Most people are unaware that smoked salmon emerged from the East End of London around the turn of the last century, when Jewish immigrants from Eastern Europe, wistful for the taste of home, started preserving fish in the traditional methods of Poland and Ukraine. When they realised they could buy salmon from Scotland cheaper and fresher than the Baltic, a tradition was born: Scotch salmon cured in London.
Initially for enclaves of Eastern Europeans in Stepney Green and the environs, smoked salmon became a prized delicacy, served only at celebrations and special occasions, and not widely available for sale. Until the 1980s a dozen smokehouses thrived in London. Like with so many gourmet foods, this tradition was undermined by the heavy handed intervention of agricultural subsidies and supermarkets. The former encouraged nascent Scottish salmon farms to produce cheap salmon and open their own industrial smoking facilities up north. The latter demanded cheaper food to sell in greater quantities. In 30 years, salmon smokehouses in London dwindled away and smoked salmon became ubiquitous, but with drastically varying levels of quality. Automating processes previously done by hand, and introducing additives and shortcuts as cost saving measures, compromised the very essence of this historic food.

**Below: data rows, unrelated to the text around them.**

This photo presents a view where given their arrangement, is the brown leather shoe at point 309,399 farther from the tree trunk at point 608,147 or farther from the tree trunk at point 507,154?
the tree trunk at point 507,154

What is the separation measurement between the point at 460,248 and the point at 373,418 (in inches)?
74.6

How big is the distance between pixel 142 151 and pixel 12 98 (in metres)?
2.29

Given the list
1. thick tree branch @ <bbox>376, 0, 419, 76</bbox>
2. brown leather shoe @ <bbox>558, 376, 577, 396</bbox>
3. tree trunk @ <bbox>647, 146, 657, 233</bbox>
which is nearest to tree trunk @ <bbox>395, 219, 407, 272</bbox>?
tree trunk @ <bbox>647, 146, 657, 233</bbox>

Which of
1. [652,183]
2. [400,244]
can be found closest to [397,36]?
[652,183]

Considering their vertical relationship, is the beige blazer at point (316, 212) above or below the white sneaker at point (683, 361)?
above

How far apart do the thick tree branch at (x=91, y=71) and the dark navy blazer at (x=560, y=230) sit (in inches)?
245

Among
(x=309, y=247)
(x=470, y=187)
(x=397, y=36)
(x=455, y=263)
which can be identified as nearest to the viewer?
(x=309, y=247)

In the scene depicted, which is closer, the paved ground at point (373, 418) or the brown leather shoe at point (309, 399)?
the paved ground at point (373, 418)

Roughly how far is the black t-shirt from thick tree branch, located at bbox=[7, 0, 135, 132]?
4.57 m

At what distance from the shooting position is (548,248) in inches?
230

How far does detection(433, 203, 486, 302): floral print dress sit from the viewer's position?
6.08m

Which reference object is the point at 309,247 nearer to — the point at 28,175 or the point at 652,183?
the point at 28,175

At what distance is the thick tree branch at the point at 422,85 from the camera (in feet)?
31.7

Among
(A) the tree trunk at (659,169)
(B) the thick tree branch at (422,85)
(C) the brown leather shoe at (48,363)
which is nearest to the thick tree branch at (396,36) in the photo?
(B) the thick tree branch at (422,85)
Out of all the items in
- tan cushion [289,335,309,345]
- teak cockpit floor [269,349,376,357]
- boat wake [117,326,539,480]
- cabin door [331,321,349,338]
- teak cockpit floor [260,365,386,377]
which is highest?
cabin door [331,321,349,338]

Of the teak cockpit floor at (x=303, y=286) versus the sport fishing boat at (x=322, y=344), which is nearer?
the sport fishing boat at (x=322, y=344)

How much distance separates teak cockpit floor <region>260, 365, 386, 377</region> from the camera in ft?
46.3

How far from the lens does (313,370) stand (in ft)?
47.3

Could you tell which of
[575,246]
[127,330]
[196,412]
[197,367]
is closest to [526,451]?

When it comes to salmon, smoke should not be a flavour, but a process. Smoky flavours stick to the palate and linger, overwhelming delicate flavours. Top notch smoked salmon should taste only of the freshest fish, and the curing ingredient, namely salt. Indeed, the skill of making smoked salmon lies in the curing process. Smoking, the final step, is a preservative. It produces a hard crust around the fish, which is removed in its entirety, revealing the soft flesh underneath.